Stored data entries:
··········
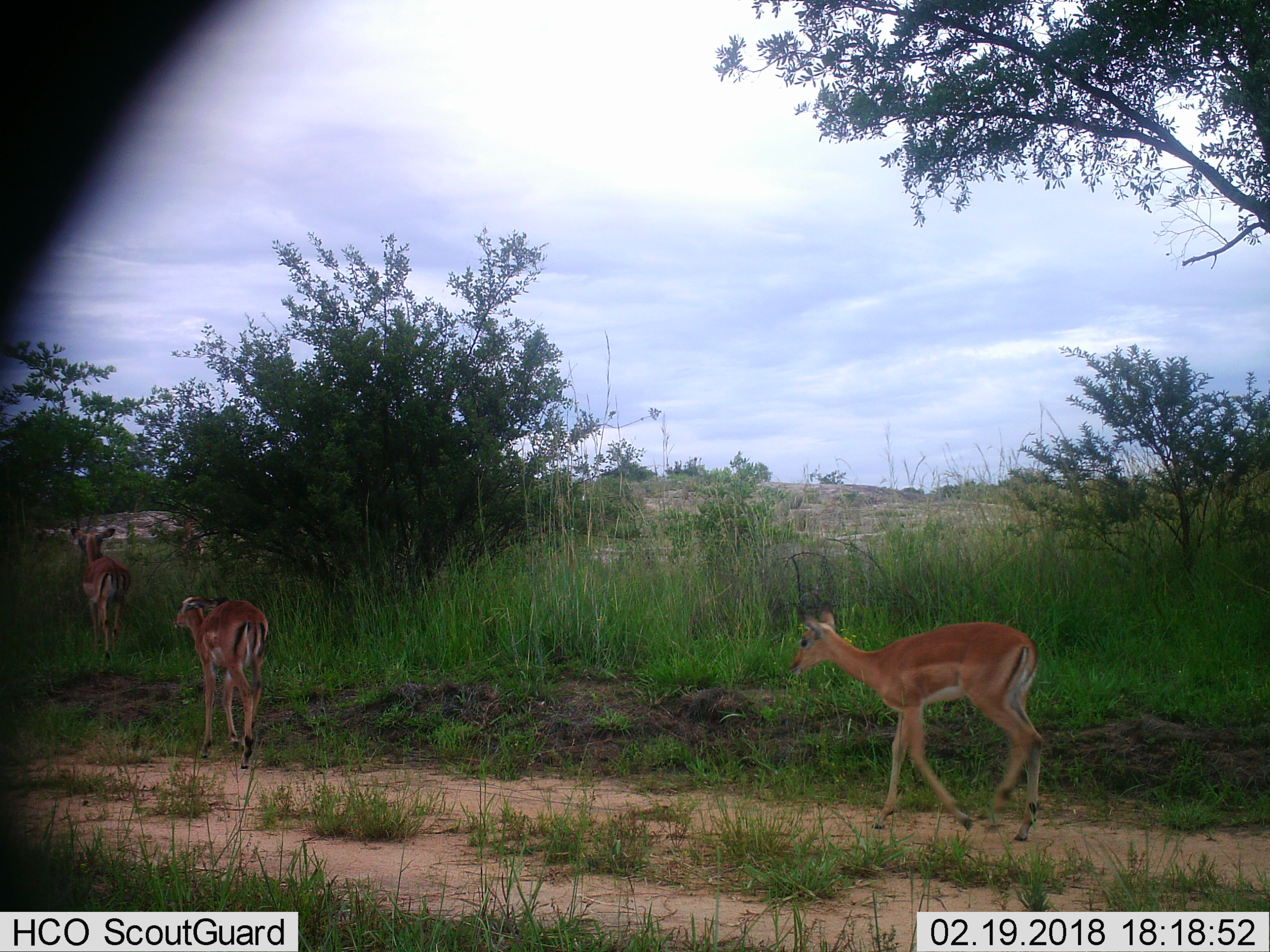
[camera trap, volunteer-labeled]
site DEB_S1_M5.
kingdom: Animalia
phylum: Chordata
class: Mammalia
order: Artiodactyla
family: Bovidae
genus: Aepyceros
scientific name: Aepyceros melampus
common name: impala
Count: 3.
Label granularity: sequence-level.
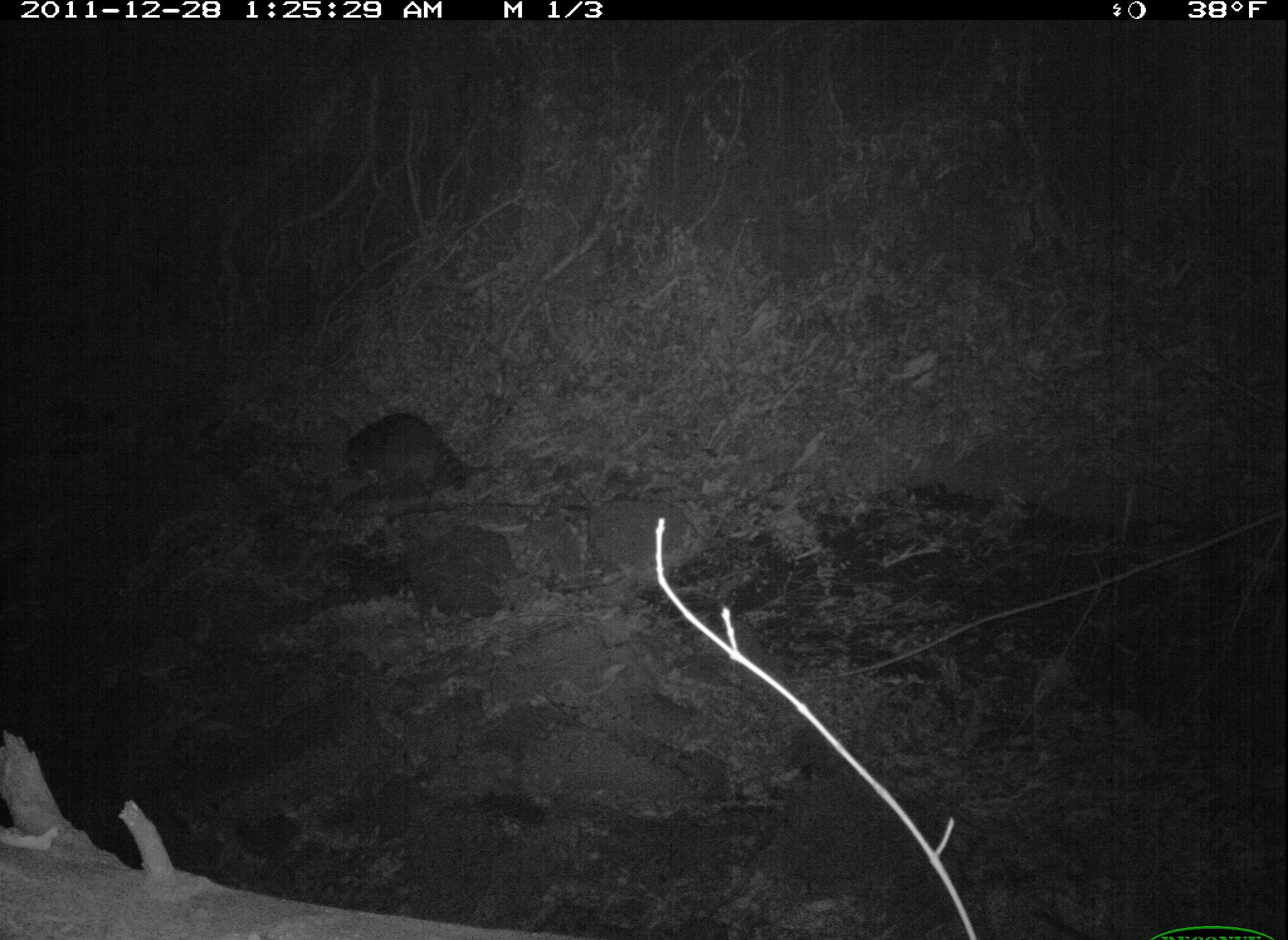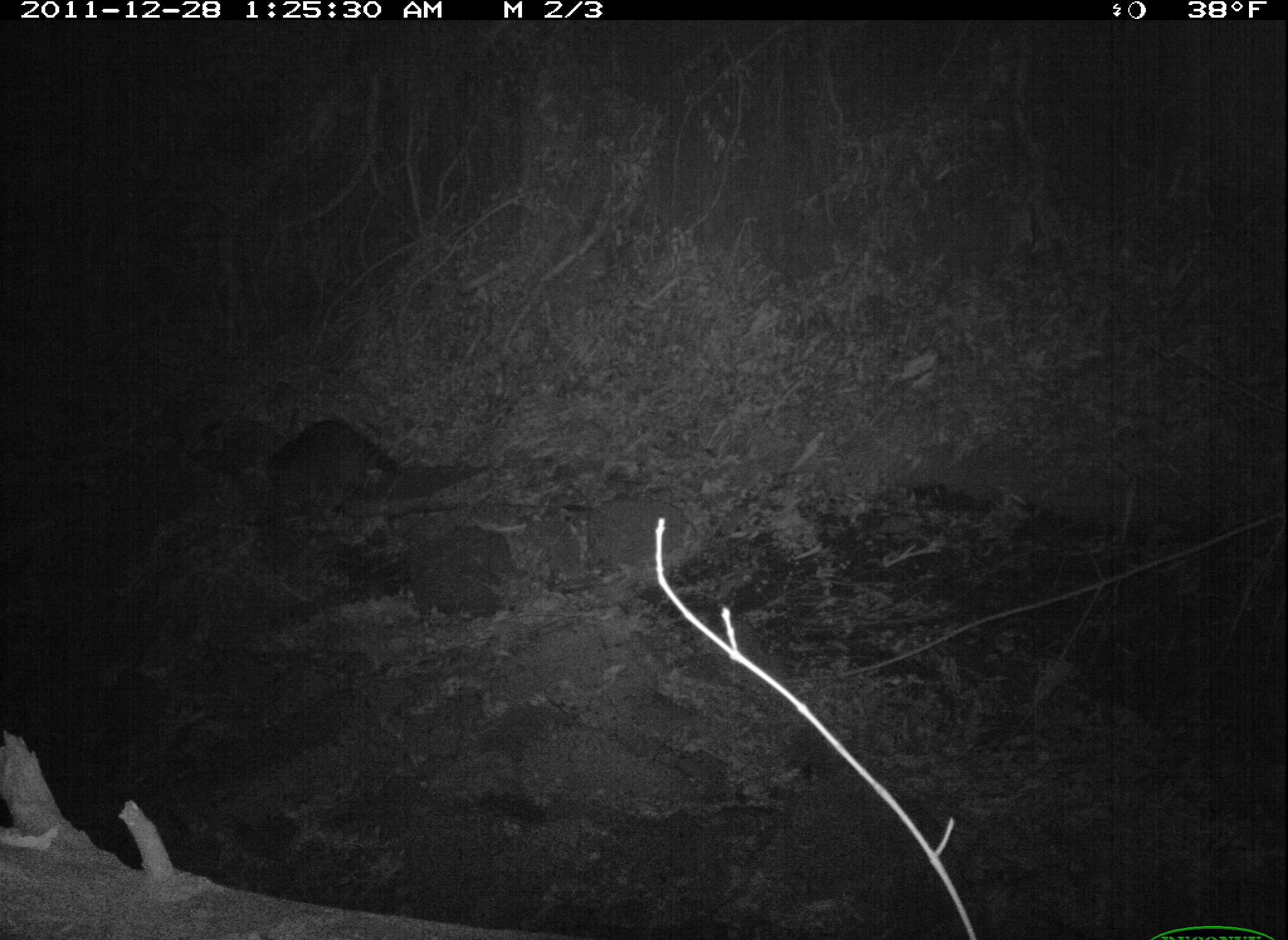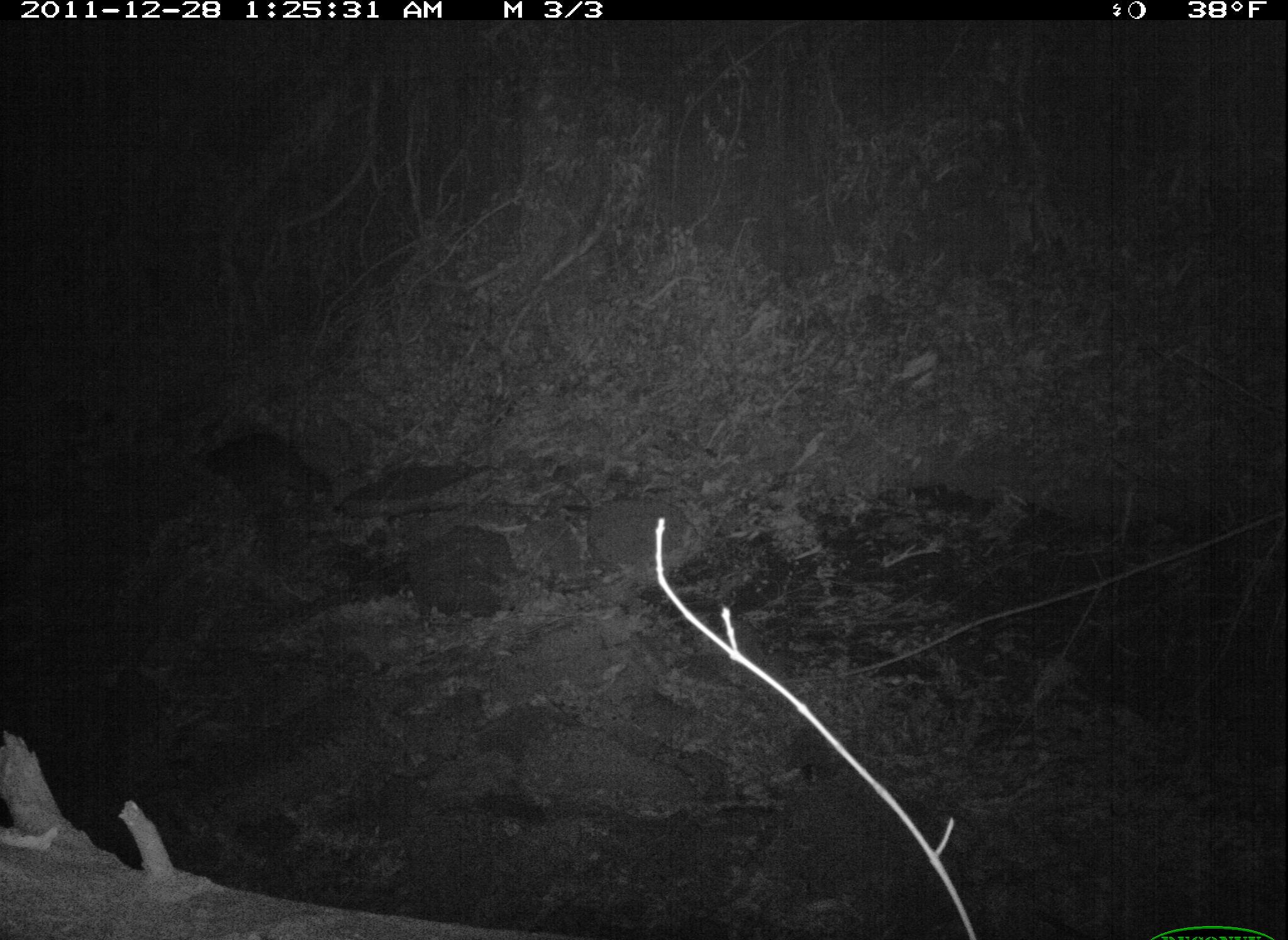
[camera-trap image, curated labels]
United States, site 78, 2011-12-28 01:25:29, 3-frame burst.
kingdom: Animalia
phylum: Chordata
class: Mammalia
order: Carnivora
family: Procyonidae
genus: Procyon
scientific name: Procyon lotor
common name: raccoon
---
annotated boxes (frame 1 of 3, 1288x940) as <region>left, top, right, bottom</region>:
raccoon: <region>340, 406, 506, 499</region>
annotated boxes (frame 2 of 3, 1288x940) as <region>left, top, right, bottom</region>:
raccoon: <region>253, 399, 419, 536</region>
··········
Exercise directions:
Check each line above for the string "name" and show the ones that have it.

Result of the exercise:
scientific name: Aepyceros melampus
common name: impala
scientific name: Procyon lotor
common name: raccoon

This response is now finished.